Bucketed Ranking-based Losses for Efficient Training of Object Detectors
๐ Abstract
The paper focuses on improving the efficiency of ranking-based loss functions, such as Average Precision (AP) Loss and Rank & Sort (RS) Loss, for training object detectors. These loss functions outperform widely used score-based losses, but have high time and space complexities due to the need for pairwise comparisons among positive and negative predictions.
๐ Q&A
[01] Ranking-based Loss Functions
1. What are the benefits of ranking-based loss functions for object detection?
- They are inherently robust to imbalance between positive and negative classes, and do not require sampling mechanisms.
- They offer significant performance gains over score-based losses and have fewer hyperparameters, making them easier to tune.
2. What is the main drawback of ranking-based loss functions?
- They require pairwise comparisons among positive and negative predictions, leading to a quadratic time complexity that is prohibitive when the number of predictions is large.
[02] Bucketed Ranking-based Losses
1. How does the proposed bucketing approach address the efficiency issue of ranking-based losses?
- The approach groups negative predictions into buckets to reduce the number of pairwise comparisons, thereby reducing the time complexity from quadratic to linear.

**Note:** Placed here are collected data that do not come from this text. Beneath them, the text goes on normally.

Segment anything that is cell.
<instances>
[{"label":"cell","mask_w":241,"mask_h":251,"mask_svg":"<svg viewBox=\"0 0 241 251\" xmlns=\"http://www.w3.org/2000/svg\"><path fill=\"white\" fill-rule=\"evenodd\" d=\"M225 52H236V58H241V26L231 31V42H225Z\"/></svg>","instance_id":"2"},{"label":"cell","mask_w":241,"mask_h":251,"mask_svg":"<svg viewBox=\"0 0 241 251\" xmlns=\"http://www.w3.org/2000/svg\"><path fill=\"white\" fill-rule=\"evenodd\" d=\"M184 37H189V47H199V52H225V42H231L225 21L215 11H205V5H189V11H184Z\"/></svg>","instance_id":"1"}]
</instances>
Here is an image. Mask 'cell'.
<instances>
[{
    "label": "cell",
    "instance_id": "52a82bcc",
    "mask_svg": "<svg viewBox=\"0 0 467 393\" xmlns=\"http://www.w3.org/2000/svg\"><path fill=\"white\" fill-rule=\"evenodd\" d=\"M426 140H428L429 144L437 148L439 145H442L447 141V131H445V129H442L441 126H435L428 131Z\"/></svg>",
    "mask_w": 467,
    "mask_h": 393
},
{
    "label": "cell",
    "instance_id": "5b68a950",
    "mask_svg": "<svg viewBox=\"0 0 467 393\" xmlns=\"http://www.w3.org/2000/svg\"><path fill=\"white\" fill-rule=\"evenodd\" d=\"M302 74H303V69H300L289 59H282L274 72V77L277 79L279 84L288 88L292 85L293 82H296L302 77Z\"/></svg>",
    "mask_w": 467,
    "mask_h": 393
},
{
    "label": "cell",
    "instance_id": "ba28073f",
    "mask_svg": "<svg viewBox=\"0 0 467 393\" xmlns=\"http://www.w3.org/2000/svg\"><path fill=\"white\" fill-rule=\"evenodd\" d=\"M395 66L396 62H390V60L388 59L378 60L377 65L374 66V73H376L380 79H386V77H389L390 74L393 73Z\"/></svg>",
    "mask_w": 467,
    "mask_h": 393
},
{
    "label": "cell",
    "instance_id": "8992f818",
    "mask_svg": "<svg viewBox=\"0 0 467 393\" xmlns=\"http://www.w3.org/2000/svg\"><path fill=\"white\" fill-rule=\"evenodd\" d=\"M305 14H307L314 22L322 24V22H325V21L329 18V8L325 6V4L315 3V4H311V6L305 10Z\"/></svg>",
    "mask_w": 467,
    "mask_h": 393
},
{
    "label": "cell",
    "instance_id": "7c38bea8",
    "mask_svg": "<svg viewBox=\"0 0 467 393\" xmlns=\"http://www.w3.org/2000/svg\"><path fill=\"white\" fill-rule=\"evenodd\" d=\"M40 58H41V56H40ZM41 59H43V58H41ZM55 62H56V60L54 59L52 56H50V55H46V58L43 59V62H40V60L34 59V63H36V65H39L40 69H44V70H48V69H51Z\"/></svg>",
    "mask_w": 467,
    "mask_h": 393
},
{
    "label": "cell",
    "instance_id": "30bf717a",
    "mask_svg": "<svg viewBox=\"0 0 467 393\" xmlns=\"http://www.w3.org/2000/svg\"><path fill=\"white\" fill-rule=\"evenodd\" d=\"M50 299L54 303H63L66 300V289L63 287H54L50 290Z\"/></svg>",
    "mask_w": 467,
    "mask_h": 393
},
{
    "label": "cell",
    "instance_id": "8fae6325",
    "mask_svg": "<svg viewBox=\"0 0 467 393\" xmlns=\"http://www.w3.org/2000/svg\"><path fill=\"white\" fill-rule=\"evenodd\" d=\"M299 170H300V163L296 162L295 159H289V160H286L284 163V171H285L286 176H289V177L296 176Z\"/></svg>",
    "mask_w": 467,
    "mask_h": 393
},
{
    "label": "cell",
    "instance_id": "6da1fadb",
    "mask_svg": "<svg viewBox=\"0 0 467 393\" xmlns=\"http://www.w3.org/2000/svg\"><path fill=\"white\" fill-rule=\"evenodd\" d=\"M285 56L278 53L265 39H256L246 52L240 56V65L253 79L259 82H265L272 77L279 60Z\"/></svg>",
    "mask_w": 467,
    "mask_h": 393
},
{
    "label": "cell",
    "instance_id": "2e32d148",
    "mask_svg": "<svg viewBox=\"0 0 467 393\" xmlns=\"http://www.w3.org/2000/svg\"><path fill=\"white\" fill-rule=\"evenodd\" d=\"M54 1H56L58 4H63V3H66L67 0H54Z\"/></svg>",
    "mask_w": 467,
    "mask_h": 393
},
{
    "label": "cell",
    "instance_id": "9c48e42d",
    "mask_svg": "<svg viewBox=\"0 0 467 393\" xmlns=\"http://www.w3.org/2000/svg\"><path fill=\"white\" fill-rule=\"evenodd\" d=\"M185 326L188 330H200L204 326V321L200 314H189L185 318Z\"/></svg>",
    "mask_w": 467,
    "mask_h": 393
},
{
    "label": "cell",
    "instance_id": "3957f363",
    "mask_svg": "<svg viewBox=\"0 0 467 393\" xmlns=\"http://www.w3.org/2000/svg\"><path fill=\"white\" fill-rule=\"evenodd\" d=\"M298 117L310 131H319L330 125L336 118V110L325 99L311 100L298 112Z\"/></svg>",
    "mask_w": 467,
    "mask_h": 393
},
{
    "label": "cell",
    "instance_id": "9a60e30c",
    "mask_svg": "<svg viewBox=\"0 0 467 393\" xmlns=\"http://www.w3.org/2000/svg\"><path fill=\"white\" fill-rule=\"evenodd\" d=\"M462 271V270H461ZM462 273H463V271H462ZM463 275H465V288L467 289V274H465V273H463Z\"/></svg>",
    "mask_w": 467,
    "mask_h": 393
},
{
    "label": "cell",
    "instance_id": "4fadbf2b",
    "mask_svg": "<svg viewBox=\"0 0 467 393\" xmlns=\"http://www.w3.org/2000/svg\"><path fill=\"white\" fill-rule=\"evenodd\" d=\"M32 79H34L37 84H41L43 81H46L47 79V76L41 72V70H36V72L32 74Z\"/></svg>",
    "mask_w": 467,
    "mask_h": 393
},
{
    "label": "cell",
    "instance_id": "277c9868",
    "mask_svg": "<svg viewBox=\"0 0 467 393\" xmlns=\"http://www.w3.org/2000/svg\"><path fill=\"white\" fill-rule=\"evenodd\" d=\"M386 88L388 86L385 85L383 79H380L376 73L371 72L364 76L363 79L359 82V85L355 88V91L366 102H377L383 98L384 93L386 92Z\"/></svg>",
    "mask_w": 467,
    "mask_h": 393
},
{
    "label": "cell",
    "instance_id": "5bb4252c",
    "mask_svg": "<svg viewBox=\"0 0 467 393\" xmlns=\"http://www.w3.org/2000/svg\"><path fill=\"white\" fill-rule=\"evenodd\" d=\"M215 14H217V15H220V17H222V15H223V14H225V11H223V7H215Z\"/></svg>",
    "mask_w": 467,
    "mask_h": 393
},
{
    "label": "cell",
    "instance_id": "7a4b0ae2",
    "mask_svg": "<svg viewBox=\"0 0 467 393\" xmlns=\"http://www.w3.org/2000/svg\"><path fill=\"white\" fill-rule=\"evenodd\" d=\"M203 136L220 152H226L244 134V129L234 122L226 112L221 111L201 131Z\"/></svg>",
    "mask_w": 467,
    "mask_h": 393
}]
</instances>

- The bucketing approach preserves the same gradients as the original ranking-based losses when the number of buckets is equal to the number of negatives.
2. How does the bucketed ranking-based losses improve the training of transformer-based object detectors?
- The improved efficiency of the bucketed losses enables, for the first time, the training of transformer-based object detectors using ranking-based losses.
- When the bucketed RS Loss is used to train the state-of-the-art transformer-based detector CoDETR, it consistently outperforms the original CoDETR results across different backbones.
[03] Experiments and Results
1. What are the key findings from the experiments on CNN-based detectors?
- The bucketed ranking-based losses yield the same accuracy as the unbucketed versions while providing faster training, up to 2x speedup.
- Compared to score-based losses and other ranking-based losses, the bucketed losses are either superior or on par in terms of accuracy, training time, and tuning simplicity.
2. How do the bucketed ranking-based losses perform on transformer-based detectors?
- The bucketed RS Loss enables significantly more efficient training of the transformer-based CoDETR detector, reducing the training time by 6x compared to the original RS Loss.
- The BRS-DETR, which incorporates the bucketed RS Loss into CoDETR, outperforms the original CoDETR across different backbones.